I am not the traditional type of person you’d think of when you imagine a “writer” or “author.”

Most of the income I’ve generated online has come from blogging, online courses, YouTube, and nonfiction business books that I’ve written.

The #1 thing that drives me is not spontaneous creativity – it’s the desire for power, wealth, and influence .

I absolutely love psychology. I love knowing that my work influences and motivates other people. I’m passionate about changing the hearts, minds, beliefs, and values of other people.

I’m not good at being creative, but I’m damn good at breaking complex topics down into bite-sized lessons.

I like pulling processes apart, discovering how they work, and communicating it in an easy-to-digest format.

With this article, I’m going to share with you ways that you can write BETTER stories. These are story writing tips for beginners.

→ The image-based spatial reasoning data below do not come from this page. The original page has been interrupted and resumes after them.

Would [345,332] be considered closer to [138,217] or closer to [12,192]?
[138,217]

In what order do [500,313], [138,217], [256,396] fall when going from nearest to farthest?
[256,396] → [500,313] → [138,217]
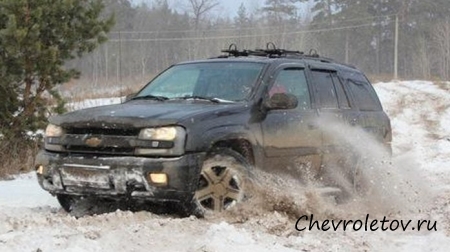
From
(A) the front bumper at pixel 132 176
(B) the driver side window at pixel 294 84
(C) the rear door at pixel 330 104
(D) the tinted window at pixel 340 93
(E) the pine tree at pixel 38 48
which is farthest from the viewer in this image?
(E) the pine tree at pixel 38 48

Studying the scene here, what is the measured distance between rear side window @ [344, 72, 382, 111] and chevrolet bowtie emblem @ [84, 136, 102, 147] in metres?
3.45

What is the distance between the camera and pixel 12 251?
14.0 feet

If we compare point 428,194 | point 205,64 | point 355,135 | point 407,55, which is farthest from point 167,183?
point 407,55

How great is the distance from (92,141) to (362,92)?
380 centimetres

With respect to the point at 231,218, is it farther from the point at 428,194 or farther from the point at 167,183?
the point at 428,194

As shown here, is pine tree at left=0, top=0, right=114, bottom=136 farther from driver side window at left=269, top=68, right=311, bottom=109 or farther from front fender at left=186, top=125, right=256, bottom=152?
front fender at left=186, top=125, right=256, bottom=152

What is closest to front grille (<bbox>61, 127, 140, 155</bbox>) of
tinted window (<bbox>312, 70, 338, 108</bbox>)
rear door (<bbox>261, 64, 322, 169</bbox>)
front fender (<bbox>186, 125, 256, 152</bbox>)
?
front fender (<bbox>186, 125, 256, 152</bbox>)

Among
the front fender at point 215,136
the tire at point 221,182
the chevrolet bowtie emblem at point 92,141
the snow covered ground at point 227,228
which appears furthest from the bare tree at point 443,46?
the chevrolet bowtie emblem at point 92,141

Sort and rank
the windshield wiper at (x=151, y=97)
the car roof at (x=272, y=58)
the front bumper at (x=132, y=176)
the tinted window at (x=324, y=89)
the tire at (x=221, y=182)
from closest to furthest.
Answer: the front bumper at (x=132, y=176) < the tire at (x=221, y=182) < the windshield wiper at (x=151, y=97) < the car roof at (x=272, y=58) < the tinted window at (x=324, y=89)

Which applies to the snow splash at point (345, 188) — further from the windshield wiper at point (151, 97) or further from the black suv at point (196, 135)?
the windshield wiper at point (151, 97)

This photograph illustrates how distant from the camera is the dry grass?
9961 millimetres

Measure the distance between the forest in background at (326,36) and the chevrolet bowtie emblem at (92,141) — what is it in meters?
56.9

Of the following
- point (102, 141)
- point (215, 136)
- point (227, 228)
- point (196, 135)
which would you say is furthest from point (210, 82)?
point (227, 228)

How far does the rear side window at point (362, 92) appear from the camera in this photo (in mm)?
7730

You can use these techniques to write fictional novels, short stories, storyboards, screenplays, and even marketing stories that are designed to sell a product.

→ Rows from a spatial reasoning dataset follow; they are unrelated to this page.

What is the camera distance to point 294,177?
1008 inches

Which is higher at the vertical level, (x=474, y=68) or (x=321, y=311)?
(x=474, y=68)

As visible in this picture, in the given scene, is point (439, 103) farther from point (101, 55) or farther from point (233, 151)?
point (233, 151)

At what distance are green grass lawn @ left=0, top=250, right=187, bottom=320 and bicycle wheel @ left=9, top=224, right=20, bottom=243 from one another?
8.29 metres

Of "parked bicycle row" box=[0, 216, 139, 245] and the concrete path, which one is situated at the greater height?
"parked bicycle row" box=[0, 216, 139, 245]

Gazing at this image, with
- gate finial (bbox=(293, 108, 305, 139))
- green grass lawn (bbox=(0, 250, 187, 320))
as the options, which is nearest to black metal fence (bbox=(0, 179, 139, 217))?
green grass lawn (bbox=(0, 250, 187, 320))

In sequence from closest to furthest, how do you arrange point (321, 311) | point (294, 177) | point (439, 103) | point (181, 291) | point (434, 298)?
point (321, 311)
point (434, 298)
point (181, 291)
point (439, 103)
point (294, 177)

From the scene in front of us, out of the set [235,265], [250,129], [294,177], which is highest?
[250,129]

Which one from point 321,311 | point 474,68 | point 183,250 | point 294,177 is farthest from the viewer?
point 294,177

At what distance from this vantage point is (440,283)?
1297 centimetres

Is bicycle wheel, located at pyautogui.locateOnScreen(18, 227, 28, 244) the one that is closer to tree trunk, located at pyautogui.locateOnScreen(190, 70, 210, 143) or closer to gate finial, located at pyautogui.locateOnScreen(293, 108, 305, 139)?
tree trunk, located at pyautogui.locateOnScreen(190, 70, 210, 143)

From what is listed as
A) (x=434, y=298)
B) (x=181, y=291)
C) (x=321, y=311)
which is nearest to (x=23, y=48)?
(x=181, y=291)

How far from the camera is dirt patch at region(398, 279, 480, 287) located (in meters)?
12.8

The craft of storytelling has existed for thousands of years.

You can COPY everything that works when it comes to engaging an audience, keeping their interest, and moving them towards towards a climax.

Personally, I have used the exact same tips to write stories emotionally affect my audience. You can use them to improve your writing, sell more creative work, or get your message across in an emotionally evocative way.

1. Every Story Has Conflict (and Here’s What That Means).

I hate the word “conflict.” It sounds like bullshit literary jargon.

You can sum conflict up like this:

  1. Your main character has something they want.
  2. They try to get it or achieve it.
  3. Things stop them from doing that.

First, your main character must have something they want. Your side characters likely have things they want as well. If your main character does not want something, then there is no story.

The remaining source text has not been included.